Glaubt man der chinesischen Propaganda, dann geht es einzig und allein um bessere Handelsrouten und Transportkorridore zwischen Asien und Europa, die China zum Wohle der Menschheit ausbauen und entwickeln will. Die Volksrepublik helfe mit ihrer Seidenstraßen-Initiative der ganzen Welt, sagt emphatisch Wang Yiwei von der Volksuniversität Peking und Autor eines neuen Buches über die Seidenstraße. Deren strategisches Ziel beschreibt er so: "Wohlstand und Frieden schaffen. Und das sind keine leeren Worte. Dies ist ein gewaltiger Antrieb für das weltweite Wachstum. Es ist ein öffentliches Gut, das China der Welt zur Verfügung stellt."

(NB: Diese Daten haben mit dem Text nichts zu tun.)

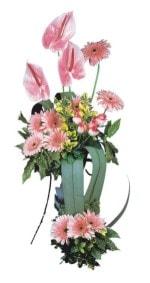 Artvin güvenli kaliteli hızlı çiçek  Pembe Antoryum Harikalar Rüyasi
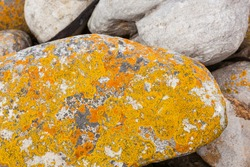 A close-up texture of yellow and orange lichen growing on coastal rocks and boulders on the beach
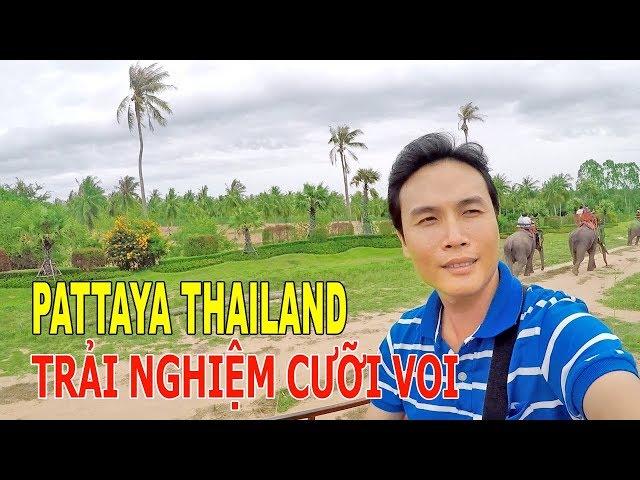 PATTAYA THAILAND TRẢI NGHIỆM CƯỠI VOI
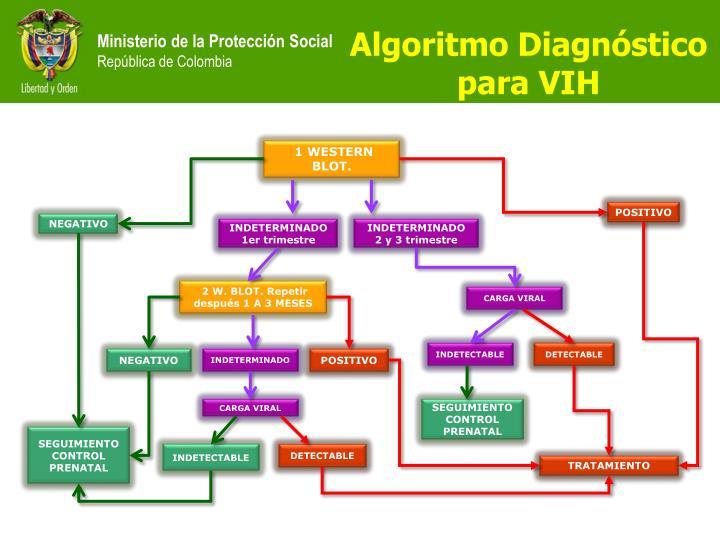 Algoritmo Diagnóstico para VIH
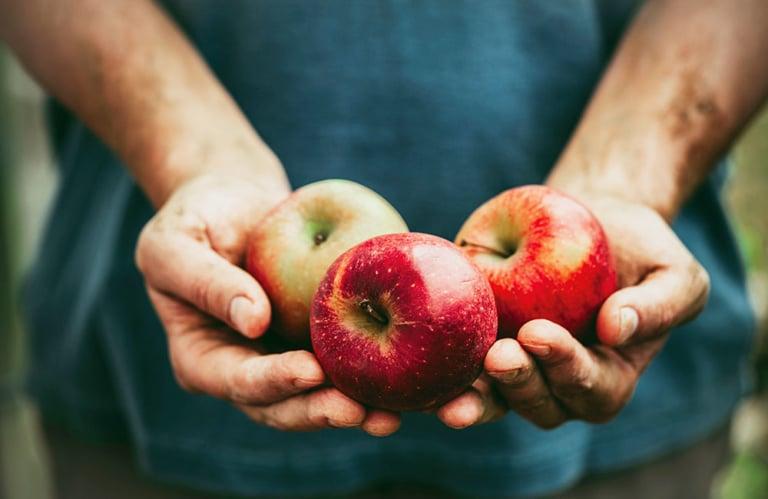 Apfelverkostung Melix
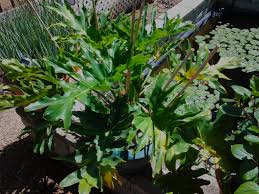 philodendron made 6 in my top ten heat resistant plants for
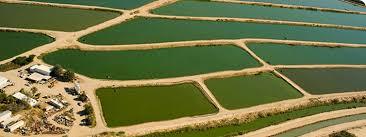 """Képtalálat a következőre: """"algafarm"""""""
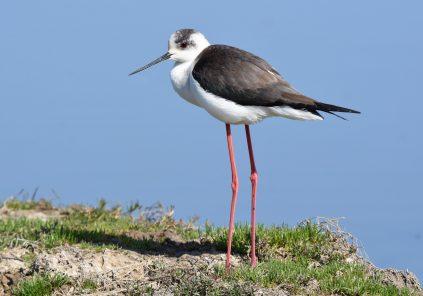 Découverte ornithologique : les oiseaux du bassin au cours des saisons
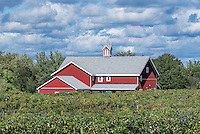 Vineyard and barn, North East, Pennsylvania, USA.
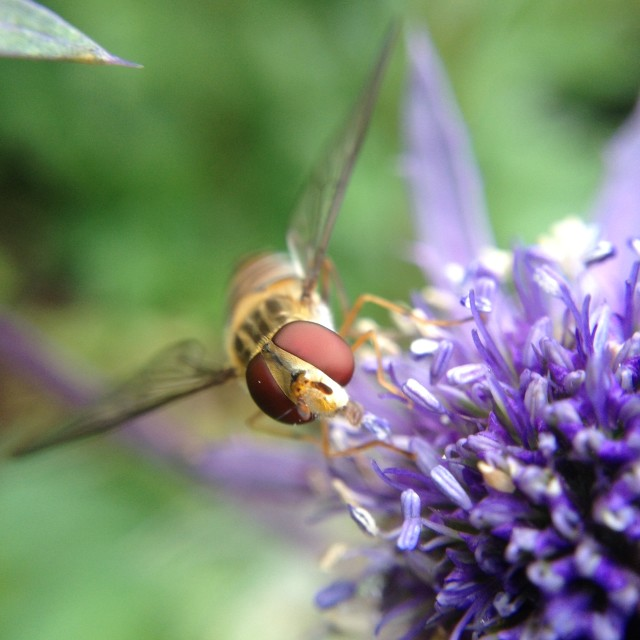 """""""Hover fly pollinating sea holly"""" stock image"""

Aber hinter den schönen Worten vom Frieden und Wohlstand vermuten Diplomaten und China-Experten deutlich mehr: den Versuch Chinas Einfluss in Zentralasien, in Südasien und im Indischen Ozean auszubauen. Das Seidenstraßen-Projekt sei eine deutliche Abkehr von der Außenpolitik der letzten 30 Jahre, die unter dem Diktum von Deng Xiaoping stand, den Ball flach zu halten und sich international zurückzuhalten, sagt Tom Miller, Analyst bei Gavekal Dragonomics in Peking. Jetzt wolle China mehr Mitsprache und mehr Einfluss. "China hat endlich etwas gefunden, was man als große Strategie bezeichnen kann: nämlich einen Weg die eigenen Interessen international voranzutreiben - politisch, wirtschaftlich, diplomatisch und auch militärisch."
Züge bis nach Duisburg
Vor Ort geht es zunächst aber tatsächlich erst einmal um den Ausbau von Straßen und Eisenbahnlinien. Nur: auch die werfen bereits eine Menge Fragen auf.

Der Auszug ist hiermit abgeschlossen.